Want to see how we run LinkedIn for B2B brands? Take a look at [internal link: yard-services]. Or follow our team's posts to see the patterns in action.

FAQ

Q: How does the LinkedIn algorithm 2026 B2B feed actually rank posts?

A: LinkedIn runs a three-stage pipeline. First, a quality filter screens spam and low-effort posts. Second, a golden-hour test pushes the post to a small slice of your network. Third, a 150-billion-parameter ranking model called 360Brew scores topic match, dwell time, and comment depth before pushing the post wider (Source: Firooz et al., LinkedIn FAIT, arXiv 2501.16450, 2025 — arxiv.org/abs/2501.16450).

Q: What is dwell time and why does it matter for B2B reach?

A: Dwell time is the seconds a reader spends on your post before scrolling. It is the strongest single quality signal on LinkedIn in 2026. Long captions, document carousels, and posts that ask a real question all lift dwell time. Likes alone no longer move the needle.

Q: Do external links hurt LinkedIn reach in 2026?

A: Yes. Research on 1.3 million posts found that one external link in the post body cuts median reach by about 19 percent (Source: Just Connecting Algorithm Report 2025 — richardvanderblom.com). The fix is to put the link in the first comment, or to host the asset natively as a document carousel.

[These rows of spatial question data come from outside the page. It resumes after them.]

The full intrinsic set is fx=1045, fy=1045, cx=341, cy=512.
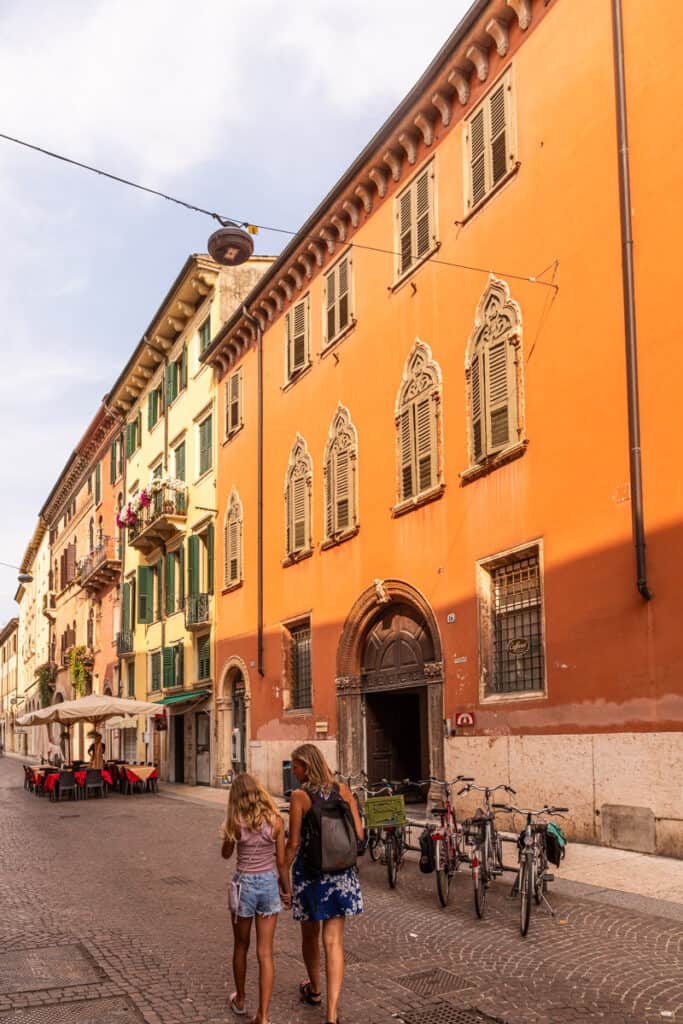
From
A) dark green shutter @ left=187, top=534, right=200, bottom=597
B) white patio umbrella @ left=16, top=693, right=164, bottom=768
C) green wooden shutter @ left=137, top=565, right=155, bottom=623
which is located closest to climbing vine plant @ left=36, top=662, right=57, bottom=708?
green wooden shutter @ left=137, top=565, right=155, bottom=623

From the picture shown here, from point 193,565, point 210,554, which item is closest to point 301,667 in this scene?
point 210,554

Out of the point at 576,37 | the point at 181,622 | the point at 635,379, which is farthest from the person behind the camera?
the point at 181,622

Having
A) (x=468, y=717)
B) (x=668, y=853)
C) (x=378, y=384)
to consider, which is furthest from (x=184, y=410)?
(x=668, y=853)

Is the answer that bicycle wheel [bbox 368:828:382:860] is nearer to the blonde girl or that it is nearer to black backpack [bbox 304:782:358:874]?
the blonde girl

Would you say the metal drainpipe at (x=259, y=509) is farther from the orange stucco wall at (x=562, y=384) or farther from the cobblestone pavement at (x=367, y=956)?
the cobblestone pavement at (x=367, y=956)

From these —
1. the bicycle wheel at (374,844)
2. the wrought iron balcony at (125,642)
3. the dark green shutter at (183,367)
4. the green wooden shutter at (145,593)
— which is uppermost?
the dark green shutter at (183,367)

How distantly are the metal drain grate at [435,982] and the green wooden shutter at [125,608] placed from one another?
3057 cm

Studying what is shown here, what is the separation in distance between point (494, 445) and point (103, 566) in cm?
2648

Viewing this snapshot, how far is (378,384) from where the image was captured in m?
18.8

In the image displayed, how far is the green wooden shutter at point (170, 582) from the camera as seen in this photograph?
102 ft

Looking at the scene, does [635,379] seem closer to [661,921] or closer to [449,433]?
[449,433]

Q: Should B2B brands post from the company page or from people?

A: Personal profiles get five to eight times more engagement than company pages in 2026 (Source: Ordinal, 2026 — tryordinal.com/the-declining-reach-of-linkedin-company-pages). Use the company page for proof, hiring, and product news. Use named employees for opinion, expertise, and the bulk of organic reach.

Q: What is the 90-minute window on LinkedIn?

A: The first 90 minutes after you post decide most of your final reach. Strong dwell time and substantive comments in that window push the post into the wider ranking stage. Weak signals cap the post at a tiny audience. The old 24-hour boost cycle is dead.

Q: Do document posts and PDF carousels still win in 2026?

A: Yes. Document posts hit about 7 percent engagement, the top format on LinkedIn (Source: Socialinsider Benchmarks 2026 — socialinsider.io/social-media-benchmarks/linkedin). They hold readers on the post, lift dwell time, and avoid the external-link penalty. Polls still get reach but rarely drive comments or pipeline.

Q: How often should a B2B brand post on LinkedIn in 2026?

A: Three to four times a week per active profile is the sweet spot. Two or three named experts posting weekly will outperform a dozen accounts posting once a month. The model needs frequency to learn what topic you own.